# Text Processing Rules
mdka applies a small set of deterministic rules to produce consistent,
readable Markdown from any HTML text content.
## Whitespace Normalisation
HTML text nodes are normalised according to the HTML whitespace collapsing rules:
- Leading and trailing whitespace is trimmed from block-level context.
- Consecutive whitespace characters (spaces, tabs, newlines) within a text
node are collapsed to a single space.
- A single space is preserved between adjacent inline elements.
- `<br>` produces a hard line break (` \n`).
- `<pre>` blocks are **exempt** — whitespace inside `<pre>` is reproduced exactly.
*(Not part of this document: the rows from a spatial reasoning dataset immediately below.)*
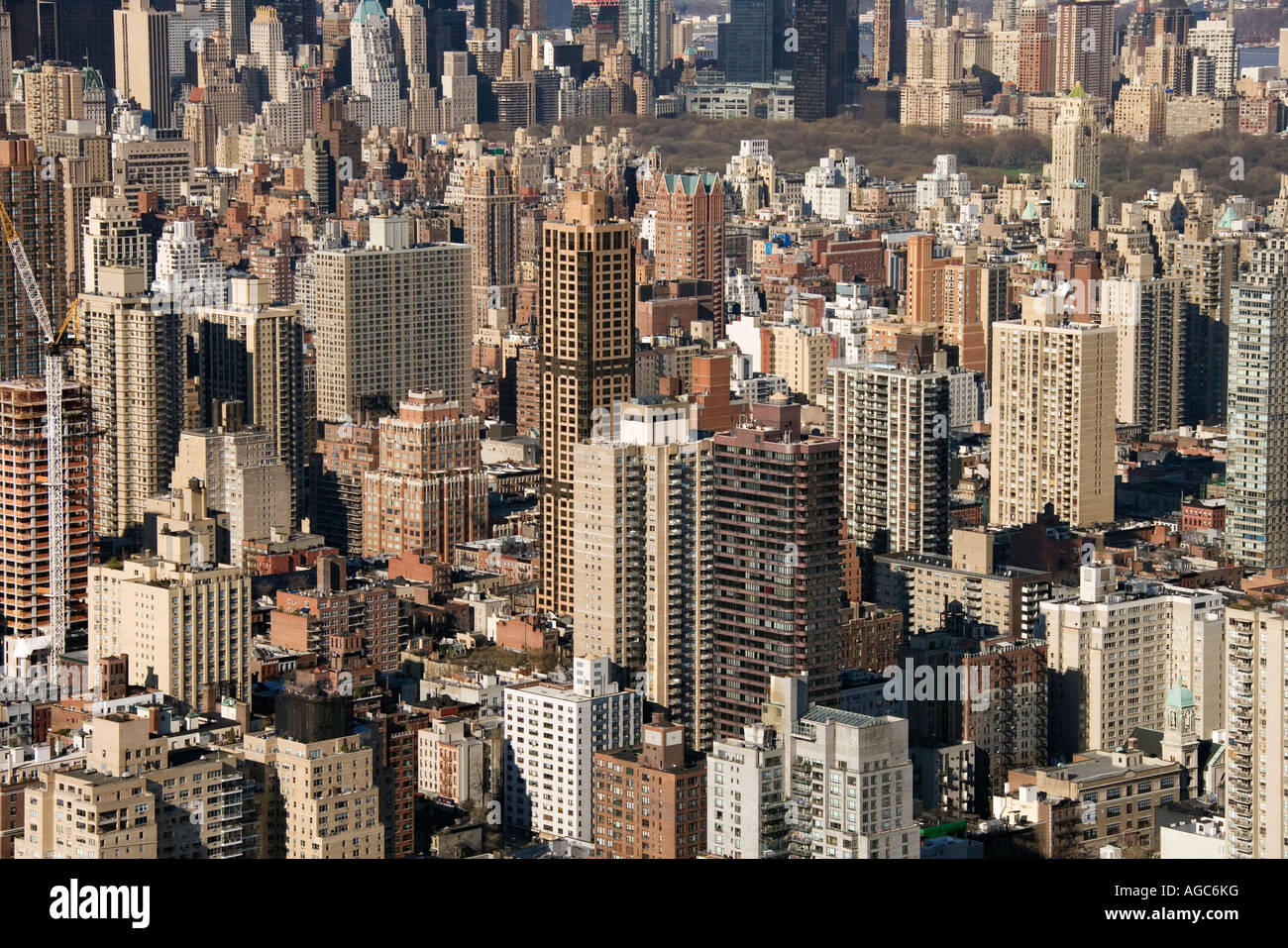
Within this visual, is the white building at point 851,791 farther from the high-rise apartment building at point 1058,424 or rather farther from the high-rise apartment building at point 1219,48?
the high-rise apartment building at point 1219,48

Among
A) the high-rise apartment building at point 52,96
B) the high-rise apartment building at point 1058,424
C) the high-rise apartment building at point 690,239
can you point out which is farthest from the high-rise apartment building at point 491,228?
the high-rise apartment building at point 1058,424

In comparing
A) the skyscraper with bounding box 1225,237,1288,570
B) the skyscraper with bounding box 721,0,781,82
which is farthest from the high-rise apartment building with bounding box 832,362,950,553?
the skyscraper with bounding box 721,0,781,82

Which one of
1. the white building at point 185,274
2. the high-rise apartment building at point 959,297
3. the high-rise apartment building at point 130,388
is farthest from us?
the high-rise apartment building at point 959,297

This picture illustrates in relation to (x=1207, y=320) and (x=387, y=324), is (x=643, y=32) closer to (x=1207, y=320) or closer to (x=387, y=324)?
(x=1207, y=320)

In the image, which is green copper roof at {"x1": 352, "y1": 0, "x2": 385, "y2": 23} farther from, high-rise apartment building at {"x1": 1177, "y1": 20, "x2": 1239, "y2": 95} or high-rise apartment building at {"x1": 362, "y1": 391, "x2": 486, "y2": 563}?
high-rise apartment building at {"x1": 362, "y1": 391, "x2": 486, "y2": 563}

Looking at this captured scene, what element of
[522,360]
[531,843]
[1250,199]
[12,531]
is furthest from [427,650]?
[1250,199]
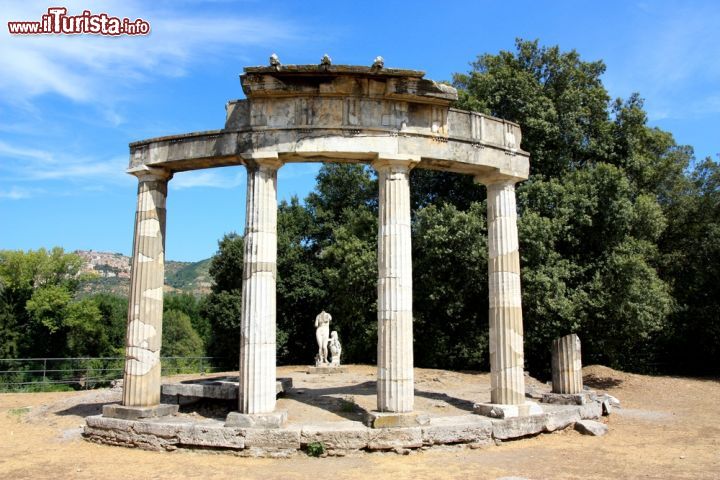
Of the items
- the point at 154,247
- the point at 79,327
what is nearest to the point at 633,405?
the point at 154,247

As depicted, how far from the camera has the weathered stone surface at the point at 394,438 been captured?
35.9 feet

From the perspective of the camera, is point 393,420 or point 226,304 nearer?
point 393,420

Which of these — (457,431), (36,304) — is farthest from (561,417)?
(36,304)

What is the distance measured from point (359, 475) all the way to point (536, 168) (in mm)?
21741

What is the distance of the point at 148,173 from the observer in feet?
45.4

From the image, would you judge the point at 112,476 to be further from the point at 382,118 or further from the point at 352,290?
the point at 352,290

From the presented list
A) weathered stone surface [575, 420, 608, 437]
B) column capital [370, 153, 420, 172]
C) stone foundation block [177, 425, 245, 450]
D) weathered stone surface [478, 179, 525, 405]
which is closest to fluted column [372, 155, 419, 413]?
column capital [370, 153, 420, 172]

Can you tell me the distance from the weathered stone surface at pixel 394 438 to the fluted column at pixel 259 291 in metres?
2.49

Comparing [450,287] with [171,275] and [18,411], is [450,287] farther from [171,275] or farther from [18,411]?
[171,275]

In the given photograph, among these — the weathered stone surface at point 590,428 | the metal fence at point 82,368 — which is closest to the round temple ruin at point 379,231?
the weathered stone surface at point 590,428

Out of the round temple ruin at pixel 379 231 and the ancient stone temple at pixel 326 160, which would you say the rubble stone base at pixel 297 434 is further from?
the ancient stone temple at pixel 326 160

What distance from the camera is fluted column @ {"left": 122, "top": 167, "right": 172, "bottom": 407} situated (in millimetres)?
12914

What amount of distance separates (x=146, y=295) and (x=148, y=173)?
10.6ft

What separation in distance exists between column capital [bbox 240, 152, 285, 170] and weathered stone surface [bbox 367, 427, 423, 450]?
21.6 feet
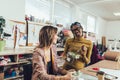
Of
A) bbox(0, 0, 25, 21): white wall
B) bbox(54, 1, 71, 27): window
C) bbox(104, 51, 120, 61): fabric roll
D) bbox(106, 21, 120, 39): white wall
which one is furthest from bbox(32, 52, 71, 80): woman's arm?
bbox(106, 21, 120, 39): white wall

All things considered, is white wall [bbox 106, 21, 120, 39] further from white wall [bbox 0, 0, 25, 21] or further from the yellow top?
the yellow top

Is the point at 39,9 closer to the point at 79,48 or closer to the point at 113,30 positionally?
the point at 79,48

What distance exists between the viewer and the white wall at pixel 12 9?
10.3 feet

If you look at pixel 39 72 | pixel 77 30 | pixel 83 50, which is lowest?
pixel 39 72

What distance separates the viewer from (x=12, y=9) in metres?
3.30

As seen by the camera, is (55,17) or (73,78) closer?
(73,78)

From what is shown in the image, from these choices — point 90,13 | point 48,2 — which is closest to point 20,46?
point 48,2

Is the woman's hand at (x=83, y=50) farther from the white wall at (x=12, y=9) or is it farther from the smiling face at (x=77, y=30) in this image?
the white wall at (x=12, y=9)

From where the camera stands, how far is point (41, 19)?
4.50 metres

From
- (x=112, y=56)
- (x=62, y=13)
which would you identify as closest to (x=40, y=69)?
(x=112, y=56)

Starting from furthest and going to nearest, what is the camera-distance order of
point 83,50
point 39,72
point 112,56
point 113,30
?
point 113,30
point 112,56
point 83,50
point 39,72

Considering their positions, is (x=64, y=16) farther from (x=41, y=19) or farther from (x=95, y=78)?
(x=95, y=78)

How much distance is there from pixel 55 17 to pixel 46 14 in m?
0.48

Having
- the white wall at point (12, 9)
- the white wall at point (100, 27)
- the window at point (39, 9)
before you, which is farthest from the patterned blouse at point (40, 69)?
the white wall at point (100, 27)
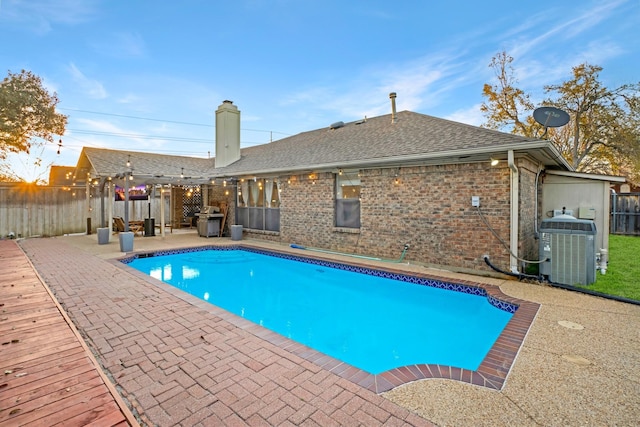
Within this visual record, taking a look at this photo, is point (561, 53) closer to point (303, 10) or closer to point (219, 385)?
point (303, 10)

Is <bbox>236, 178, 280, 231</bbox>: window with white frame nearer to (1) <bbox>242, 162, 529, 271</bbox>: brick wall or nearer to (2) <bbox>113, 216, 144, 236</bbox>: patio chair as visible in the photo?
(1) <bbox>242, 162, 529, 271</bbox>: brick wall

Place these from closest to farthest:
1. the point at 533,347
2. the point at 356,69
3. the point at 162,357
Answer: the point at 162,357 < the point at 533,347 < the point at 356,69

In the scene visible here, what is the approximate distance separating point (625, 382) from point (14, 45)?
17.5 m

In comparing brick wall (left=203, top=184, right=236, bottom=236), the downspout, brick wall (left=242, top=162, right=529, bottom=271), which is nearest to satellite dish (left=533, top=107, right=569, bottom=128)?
brick wall (left=242, top=162, right=529, bottom=271)

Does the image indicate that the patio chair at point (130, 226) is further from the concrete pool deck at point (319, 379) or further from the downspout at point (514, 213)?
the downspout at point (514, 213)

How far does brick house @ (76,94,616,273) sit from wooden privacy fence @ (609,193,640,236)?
6.91 meters

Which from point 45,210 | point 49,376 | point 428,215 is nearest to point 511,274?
point 428,215

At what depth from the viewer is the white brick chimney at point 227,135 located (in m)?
14.8

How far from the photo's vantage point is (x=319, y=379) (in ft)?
8.25

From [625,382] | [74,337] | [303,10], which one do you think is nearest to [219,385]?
[74,337]

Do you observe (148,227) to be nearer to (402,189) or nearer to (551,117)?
(402,189)

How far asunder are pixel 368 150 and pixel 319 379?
6.83m

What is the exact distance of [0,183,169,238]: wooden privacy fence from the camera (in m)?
11.5

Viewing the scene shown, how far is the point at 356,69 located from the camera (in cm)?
1346
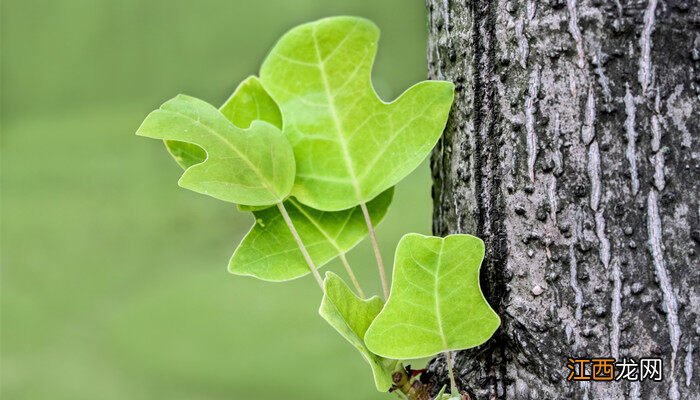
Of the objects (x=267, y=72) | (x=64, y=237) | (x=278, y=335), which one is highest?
(x=267, y=72)

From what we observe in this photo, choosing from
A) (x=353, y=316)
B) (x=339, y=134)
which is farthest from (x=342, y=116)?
(x=353, y=316)

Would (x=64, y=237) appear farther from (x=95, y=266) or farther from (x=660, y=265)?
(x=660, y=265)

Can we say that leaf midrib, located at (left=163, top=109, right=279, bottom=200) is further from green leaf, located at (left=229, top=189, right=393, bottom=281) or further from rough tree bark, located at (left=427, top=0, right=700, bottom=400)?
rough tree bark, located at (left=427, top=0, right=700, bottom=400)

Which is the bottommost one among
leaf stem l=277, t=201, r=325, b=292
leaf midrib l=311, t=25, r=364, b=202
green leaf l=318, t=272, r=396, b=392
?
green leaf l=318, t=272, r=396, b=392

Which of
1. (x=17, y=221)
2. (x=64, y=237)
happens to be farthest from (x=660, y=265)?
(x=17, y=221)

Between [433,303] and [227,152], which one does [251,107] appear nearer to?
[227,152]

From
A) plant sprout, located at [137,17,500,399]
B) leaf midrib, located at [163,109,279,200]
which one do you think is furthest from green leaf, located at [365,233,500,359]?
leaf midrib, located at [163,109,279,200]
This is done in a single pass without regular expressions, which keeps
allocation overhead low.
## Markdown Character Escaping
To prevent accidental Markdown formatting, the following characters are
escaped with a backslash when they appear in text content that is not
inside a code span or code block:
| `*` | `\*` | Would create emphasis |
| `_` | `\_` | Would create emphasis |
| `` ` `` | `` \` `` | Would start a code span |
| `#` | `\#` | At the start of a line, would create a heading |
| `[` | `\[` | Would start a link |
| `!` | `\!` | Before `[`, would start an image |
| `\` | `\\` | The escape character itself |
Escaping is context-aware: a `#` in the middle of a line is **not** escaped,
only at the start of a line where it would be interpreted as an ATX heading.
## HTML Entity Decoding
HTML entities in text nodes are decoded by the HTML parser (scraper / html5ever)
before mdka processes them. The result is already Unicode text:
| `&` | `&` | `&` |
| `<` | `<` | `<` |
| `>` | `>` | `>` |
| ` ` | non-breaking space | preserved as space |
## Output Boundaries
- Output always ends with **exactly one newline** (`\n`) when the input
produces any content; the output is empty for empty input.
- Leading blank lines that scraper adds when wrapping content in `<html><body>`
are trimmed before the final string is returned.
- Block elements (paragraphs, headings, lists, etc.) are separated by blank lines.